Jon - 00:00:52: You've left Silicon Graphics and now you're at Holdings and you're some of the earliest employees here. What was the Holdings like original mission and focus and what was the culture like then?
Kittu - 00:01:03: The mission was grand, very noble. It was literally... written up on the back of a napkin of connecting up providers, payers, patients into one system and using the internet to disrupt the whole healthcare ecosystem. We were initially targeting the administrative expenses within the healthcare industry, which account for about 15%. The total spend we were naive about how much we could actually get done because I go back to not knowing what we don't know. So there's a lot of hubris in the company. We were fortunate that we raised a billion dollars after we went public from Janus Ventures without that, I don't think we would have survived as a business that allowed us to weather the storm of the internet bubble bursting and the ensuing nuclear winter of sorts. I'm not sure I would say that I was terribly excited by the culture we had built at One Health Communications Holdings WebMD. I'll be very honest with you. I think... There was a lot of I before the we. It was also around the time when it was almost too easy to make a quick buck You know, we got started in 1996. We went public in 1999, and that was... Timing, totally timing. In fact, we wanted to go public in 1998. In the fall of 98, And the stock market had gone through a small crash. And our bankers at that time, Morgan Stanley and Gordon said, I don't think it's good for us to go public at this time and we pulled out of the IPO. And the data was depressing. 80% of companies that pull out of their IPO don't ever go back. And so we thought we wouldn't go back. There was massive depression inside the company. Fortunately, The window opened again and we went out public in 99 and that's just history. But I don't think there was as much focus on creating value for the customer as I would have liked it to be. And so there was a lot to be desired. Let's put it that way. And I'll say I take responsibility for that too because I was one of the leaders of the company so I learned from that. And when we started Le-Nature’s Inc., I tried to bring about culture within the company that all of us could be proud of.
Jon - 00:03:49: I honestly really appreciate the honesty. Talking about the learning lesson, like you have to admit that like, hey, I got it wrong this time. And I love that you're like, we're going to try this again, but we're going to do it better. And I think also something that you said about, you know, not knowing what you don't know, it's just like, that is something that if you haven't experienced like what a suboptimal culture and like kind of an inefficient one or one that just doesn't gel, you don't know. You got to know the good and the bad in order to create something that you can be proud of.

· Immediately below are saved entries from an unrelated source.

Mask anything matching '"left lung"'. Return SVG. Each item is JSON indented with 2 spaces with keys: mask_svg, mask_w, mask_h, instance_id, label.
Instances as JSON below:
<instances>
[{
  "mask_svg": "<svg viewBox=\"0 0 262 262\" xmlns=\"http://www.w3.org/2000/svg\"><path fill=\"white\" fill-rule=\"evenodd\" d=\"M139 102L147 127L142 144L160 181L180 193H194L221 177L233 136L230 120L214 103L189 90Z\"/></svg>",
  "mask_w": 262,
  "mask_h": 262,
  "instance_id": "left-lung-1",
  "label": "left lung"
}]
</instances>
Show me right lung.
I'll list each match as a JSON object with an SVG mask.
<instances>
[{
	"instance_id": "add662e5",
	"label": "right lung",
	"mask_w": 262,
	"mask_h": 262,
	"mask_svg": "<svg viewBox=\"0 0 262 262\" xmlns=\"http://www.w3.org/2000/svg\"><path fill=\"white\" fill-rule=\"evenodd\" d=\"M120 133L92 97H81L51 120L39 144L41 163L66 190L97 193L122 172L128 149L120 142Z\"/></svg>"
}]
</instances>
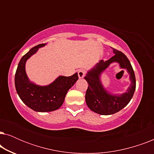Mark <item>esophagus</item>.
Wrapping results in <instances>:
<instances>
[{"label": "esophagus", "instance_id": "esophagus-1", "mask_svg": "<svg viewBox=\"0 0 154 154\" xmlns=\"http://www.w3.org/2000/svg\"><path fill=\"white\" fill-rule=\"evenodd\" d=\"M78 75H79V79H83L85 75V71L83 70V69H81V70H79V72H78Z\"/></svg>", "mask_w": 154, "mask_h": 154}]
</instances>
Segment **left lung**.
Segmentation results:
<instances>
[{"mask_svg": "<svg viewBox=\"0 0 154 154\" xmlns=\"http://www.w3.org/2000/svg\"><path fill=\"white\" fill-rule=\"evenodd\" d=\"M112 49L114 56L105 62L100 60L87 71L85 77L89 84L85 94L86 104L90 110L100 115H111L123 109L131 100L136 88L135 75L129 60L122 52ZM113 63H119L120 68L125 69L130 75L131 84L123 94H111L100 80L102 73Z\"/></svg>", "mask_w": 154, "mask_h": 154, "instance_id": "left-lung-1", "label": "left lung"}]
</instances>
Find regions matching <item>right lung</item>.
Masks as SVG:
<instances>
[{
    "mask_svg": "<svg viewBox=\"0 0 154 154\" xmlns=\"http://www.w3.org/2000/svg\"><path fill=\"white\" fill-rule=\"evenodd\" d=\"M46 43L31 48L22 57L17 69L14 84L19 97L27 106L37 112H49L60 109L64 102L68 90L79 79L78 73L66 77L59 75L51 83L37 85L31 81L26 72V63L31 56Z\"/></svg>",
    "mask_w": 154,
    "mask_h": 154,
    "instance_id": "add662e5",
    "label": "right lung"
}]
</instances>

Kittu - 00:04:19: And fortunately for us at Le-Nature’s Inc., the first five of us were all healthy on alumni.
Jon - 00:04:25: There you go.
Kittu - 00:04:26: In fact, I remember... Having a conversation, the five of us got together at some bar in Santa Clara, And we talked about what do we want neoterrists to look like. It was then called downsizing but we talked about what did we want that to look like and what was important to us. Both at an individual level and at a collective level. And everyone voiced their opinion. It was a cathartic experience to talk about what we didn't like about the healthy environment experience. And that gave us at least the foundation upon which we could build on as to what not to do.

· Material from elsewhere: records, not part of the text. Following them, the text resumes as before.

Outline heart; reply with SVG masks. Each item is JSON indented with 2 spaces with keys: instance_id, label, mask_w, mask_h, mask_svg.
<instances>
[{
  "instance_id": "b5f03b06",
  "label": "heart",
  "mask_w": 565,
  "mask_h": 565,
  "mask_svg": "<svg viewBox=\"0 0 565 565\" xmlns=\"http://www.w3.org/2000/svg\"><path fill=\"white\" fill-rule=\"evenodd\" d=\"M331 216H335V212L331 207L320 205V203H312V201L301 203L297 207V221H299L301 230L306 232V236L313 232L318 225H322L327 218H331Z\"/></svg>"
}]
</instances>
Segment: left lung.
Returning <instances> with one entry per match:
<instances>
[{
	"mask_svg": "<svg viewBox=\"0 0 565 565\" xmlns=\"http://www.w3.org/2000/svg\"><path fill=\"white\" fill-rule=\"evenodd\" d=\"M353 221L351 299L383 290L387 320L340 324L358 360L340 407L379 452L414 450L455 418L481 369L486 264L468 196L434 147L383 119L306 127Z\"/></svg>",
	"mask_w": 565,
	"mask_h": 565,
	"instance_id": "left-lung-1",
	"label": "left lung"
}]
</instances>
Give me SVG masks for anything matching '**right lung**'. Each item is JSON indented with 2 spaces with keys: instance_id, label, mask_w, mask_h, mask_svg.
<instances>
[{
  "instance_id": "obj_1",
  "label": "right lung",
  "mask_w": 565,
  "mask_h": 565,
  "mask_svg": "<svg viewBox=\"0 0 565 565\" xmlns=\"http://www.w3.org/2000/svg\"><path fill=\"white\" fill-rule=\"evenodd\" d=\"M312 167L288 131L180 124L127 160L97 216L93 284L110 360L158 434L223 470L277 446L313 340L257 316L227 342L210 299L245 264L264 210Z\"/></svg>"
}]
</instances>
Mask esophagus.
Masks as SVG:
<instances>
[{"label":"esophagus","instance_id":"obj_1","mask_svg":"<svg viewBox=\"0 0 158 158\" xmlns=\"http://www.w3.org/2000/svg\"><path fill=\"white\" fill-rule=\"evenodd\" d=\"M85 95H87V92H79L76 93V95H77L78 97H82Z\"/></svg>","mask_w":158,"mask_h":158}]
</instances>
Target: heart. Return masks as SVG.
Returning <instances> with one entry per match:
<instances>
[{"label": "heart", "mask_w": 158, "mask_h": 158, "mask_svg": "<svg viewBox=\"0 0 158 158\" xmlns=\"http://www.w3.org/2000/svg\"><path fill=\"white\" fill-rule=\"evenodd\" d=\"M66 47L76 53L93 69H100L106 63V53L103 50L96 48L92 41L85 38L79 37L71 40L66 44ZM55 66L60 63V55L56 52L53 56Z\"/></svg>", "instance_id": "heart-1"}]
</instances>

Jon - 00:05:09: I love hearing that. And I think sometimes for early founders who are contemplating company building, they can almost think that the culture will figure itself out when exactly what you're describing is something that I prescribe to as well. It's an actual concerted effort where you're having this frank conversation of what you don't like and what you do like and what do you prioritize and what you deprioritize. You don't really stumble into good culture. It's something that is by design and intentional.
Kittu - 00:05:40: And then... When we moved into our second office, we were about 25, 30 people. And I remember calling our then director of HR and say, hey, here are the people I think are like the 13 to 15 opinion leaders in the company. And I want you to go interview all of them including me, as to what is important to us. And then let's get into a room and let's co-write, co-author our culture statement and we did that. And that became our blueprint for the new terrace way. Fast forward to 2003 I was asked to interview a product manager candidate and she'd been through nine other interviews before she was put in front of me and she starts to talk to me about the neo-futurist culture. And by this time, we were like, hundred people in the company, or maybe even more. And she starts to lecture me on the neoterous culture. So I was like, well, Shirley, how do you know all of this? She says, all of the nine people I talked to, this is all they would talk about. Man, I tell you, I was so happy when I heard that. Because I was like, you know, I did my job. Eluded.

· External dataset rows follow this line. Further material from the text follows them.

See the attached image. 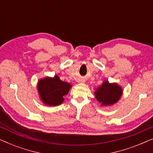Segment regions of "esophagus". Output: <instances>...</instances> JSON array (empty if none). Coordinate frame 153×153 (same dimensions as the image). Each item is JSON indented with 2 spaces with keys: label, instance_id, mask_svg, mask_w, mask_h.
<instances>
[{
  "label": "esophagus",
  "instance_id": "34e87169",
  "mask_svg": "<svg viewBox=\"0 0 153 153\" xmlns=\"http://www.w3.org/2000/svg\"><path fill=\"white\" fill-rule=\"evenodd\" d=\"M81 83H84V81H81Z\"/></svg>",
  "mask_w": 153,
  "mask_h": 153
}]
</instances>
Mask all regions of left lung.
Returning a JSON list of instances; mask_svg holds the SVG:
<instances>
[{
	"mask_svg": "<svg viewBox=\"0 0 153 153\" xmlns=\"http://www.w3.org/2000/svg\"><path fill=\"white\" fill-rule=\"evenodd\" d=\"M123 88L117 83H110L108 80L104 81L99 87L95 89L94 95L101 106L114 105L123 95Z\"/></svg>",
	"mask_w": 153,
	"mask_h": 153,
	"instance_id": "8db88e82",
	"label": "left lung"
}]
</instances>
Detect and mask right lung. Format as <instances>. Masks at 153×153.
Listing matches in <instances>:
<instances>
[{"mask_svg": "<svg viewBox=\"0 0 153 153\" xmlns=\"http://www.w3.org/2000/svg\"><path fill=\"white\" fill-rule=\"evenodd\" d=\"M72 85L62 81L58 75L53 77L46 76L39 79L37 90L39 99L45 105L56 106L64 102V96L68 95Z\"/></svg>", "mask_w": 153, "mask_h": 153, "instance_id": "right-lung-1", "label": "right lung"}]
</instances>
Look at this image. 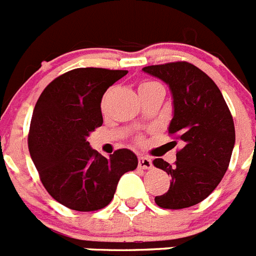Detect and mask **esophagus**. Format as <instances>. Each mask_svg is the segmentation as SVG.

Jon - 00:07:03: I couldn't agree more. Hearing it basically pitched back to you, I was part of the engineering of that. And you telling me the story and telling me what you guys stand for, this is amazing. It’s a real probably too.
Kittu - 00:07:15: Totally. Yeah. That's why I keep saying, leadership is about influence. Management is about control. Leadership is about change. Management is about efficiency. Those are not the same thing, but influence is way more powerful than control. And so as a leader, learn how to influence. And I just posted something on LinkedIn when I talked about inspiration and motivation. You as a leader cannot motivate your employees. The only person who can motivate an employee is that employee. What you can do however, is you can create an environment inspire the person to motivate himself or herself.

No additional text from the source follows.